I numeri: l’indice destagionalizzato S&P Global PMI (Purchasing Managers’ Index) ha registrato 50.4, in salita da 48.5 di dicembre ponendo fine a sei mesi consecutivi di risultati inferiori a 50.0, dato spartiacque tra espansione e contrazione. “Malgrado sia indicativo di una crescita marginale, l’indice di gennaio è stato il migliore registrato dall’indagine da giugno 2022”. A supportare la prestazione del PMI “è stato il ritorno, anche se modesto, alla crescita della produzione, che riflette sia il relativo rafforzamento della disponibilità dei componenti nei mercati dei prodotti che l’espansione occupazionale”. La produzione però “è stata limitata dagli attuali crolli dei nuovi ordini ricevuti, con gli ultimi dati che hanno mostrato ad inizio 2023 il nono mese consecutivo di contrazione”. Le aziende campione hanno anche segnalato “come la domanda sottostante, sia domestica che estera, sia rimasta modesta. Detto questo, le vendite non sono diminuite allo stesso livello osservato tipicamente durante la seconda meta del 2022. Con la produzione e i livelli occupazionali in salita, ma vendite in calo, le imprese manifatturiere hanno di conseguenza iniziato a ridurre a gennaio il livello del lavoro inevaso”.

Ora, “poiché il divario tra domanda e l’offerta si è accorciato, l’inflazione dei prezzi ha continuato la sua corsa al ribasso”, si legge nel comunicato di S&P Global PMI. L’indagine di gennaio ha sottolineato “come l’inflazione dei costi si sia ridotta al livello più basso da agosto 2020 e, malgrado sia evidente qualche residuo di pressione inflazionistica, alcuni dati hanno mostrato una riduzione dei prezzi di energia e dei petrolchimici che hanno spinto il livello generale di inflazione dei costi più in basso. Inoltre, è stato registrato un livello di inflazione dei prezzi di vendita più lento che ha fatto raggiungere ai prezzi l’aumento minimo in due anni.

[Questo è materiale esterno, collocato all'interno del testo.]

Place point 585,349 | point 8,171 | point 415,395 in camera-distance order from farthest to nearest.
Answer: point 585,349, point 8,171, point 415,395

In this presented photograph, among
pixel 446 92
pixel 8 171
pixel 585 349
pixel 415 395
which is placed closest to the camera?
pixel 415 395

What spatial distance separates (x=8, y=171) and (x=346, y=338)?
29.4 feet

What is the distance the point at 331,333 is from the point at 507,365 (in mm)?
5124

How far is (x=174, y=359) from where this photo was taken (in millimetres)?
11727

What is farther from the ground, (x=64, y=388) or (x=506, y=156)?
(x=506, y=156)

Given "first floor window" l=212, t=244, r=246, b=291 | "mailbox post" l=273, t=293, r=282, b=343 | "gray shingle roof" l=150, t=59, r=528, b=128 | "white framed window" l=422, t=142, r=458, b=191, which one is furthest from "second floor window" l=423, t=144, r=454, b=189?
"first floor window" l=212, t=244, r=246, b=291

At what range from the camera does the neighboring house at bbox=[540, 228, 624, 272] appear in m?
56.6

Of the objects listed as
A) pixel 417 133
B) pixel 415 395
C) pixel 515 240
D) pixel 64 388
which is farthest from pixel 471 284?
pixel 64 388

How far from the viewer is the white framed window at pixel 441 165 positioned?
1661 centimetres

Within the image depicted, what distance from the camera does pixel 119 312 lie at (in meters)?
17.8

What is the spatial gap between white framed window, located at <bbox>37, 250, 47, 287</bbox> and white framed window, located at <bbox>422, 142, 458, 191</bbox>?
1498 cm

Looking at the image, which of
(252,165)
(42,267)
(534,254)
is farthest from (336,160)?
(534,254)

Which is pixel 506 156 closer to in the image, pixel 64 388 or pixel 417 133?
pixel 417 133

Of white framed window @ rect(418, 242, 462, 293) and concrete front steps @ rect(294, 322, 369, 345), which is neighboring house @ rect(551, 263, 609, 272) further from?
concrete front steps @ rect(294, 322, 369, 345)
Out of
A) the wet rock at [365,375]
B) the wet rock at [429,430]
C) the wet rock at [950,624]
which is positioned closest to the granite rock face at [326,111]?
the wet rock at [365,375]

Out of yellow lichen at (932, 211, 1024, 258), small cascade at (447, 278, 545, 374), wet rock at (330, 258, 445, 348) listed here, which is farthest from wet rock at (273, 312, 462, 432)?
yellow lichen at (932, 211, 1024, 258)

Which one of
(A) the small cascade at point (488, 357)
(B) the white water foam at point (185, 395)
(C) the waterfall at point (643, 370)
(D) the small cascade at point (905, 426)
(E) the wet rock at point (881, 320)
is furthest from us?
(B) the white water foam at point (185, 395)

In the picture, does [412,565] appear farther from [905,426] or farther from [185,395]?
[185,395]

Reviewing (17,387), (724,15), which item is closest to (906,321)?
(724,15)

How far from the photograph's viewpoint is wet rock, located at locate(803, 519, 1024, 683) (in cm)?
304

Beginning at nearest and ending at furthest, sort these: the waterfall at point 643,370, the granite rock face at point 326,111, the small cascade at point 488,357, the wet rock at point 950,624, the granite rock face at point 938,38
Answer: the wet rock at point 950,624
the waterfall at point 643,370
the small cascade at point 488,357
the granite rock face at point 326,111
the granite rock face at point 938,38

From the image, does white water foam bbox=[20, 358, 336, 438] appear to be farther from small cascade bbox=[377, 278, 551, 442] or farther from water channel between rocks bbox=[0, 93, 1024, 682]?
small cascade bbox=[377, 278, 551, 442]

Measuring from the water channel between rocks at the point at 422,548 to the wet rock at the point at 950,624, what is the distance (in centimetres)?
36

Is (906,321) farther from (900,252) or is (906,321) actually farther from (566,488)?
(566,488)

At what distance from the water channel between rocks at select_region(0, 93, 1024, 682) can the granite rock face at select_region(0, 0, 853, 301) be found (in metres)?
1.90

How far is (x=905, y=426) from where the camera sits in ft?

L’inflazione riportata però è stata notevolmente maggiore di quella dei prezzi di acquisto, le aziende infatti, dopo un lungo periodo di aumento dei costi, hanno cercato di recuperare i loro margini”.

Paul Smith, Economics Director di S&P Market Intelligence , definisce “forti” gli aumenti dei “prezzi di vendita”, i quali sommati alle “condizioni del mercato del lavoro che rimangono difficili”, potrebbero aumentare la “pressione sull’inflazione di fondo” rischiando di “diventare la preoccupazione principale per i mesi futuri”.
Ad ogni modo l’indice tricolore di gennaio, col suo 50.4, ha battuto le previsioni di un 49.6 e ha stampato un risultato nettamente superiore a quello dell’Eurozona rimasta inchiodata a 48.8. In Europa, nonostante maxi interventi dei governi contro il caro-bollette, si sono registrati cali particolarmente elevati in Austria e Germania. Quest’ultimo è risultato il peggior Paese, come performance, tra quelli selezioni da S&P Global PMI con 47,3, tre punti meno dell’Italia.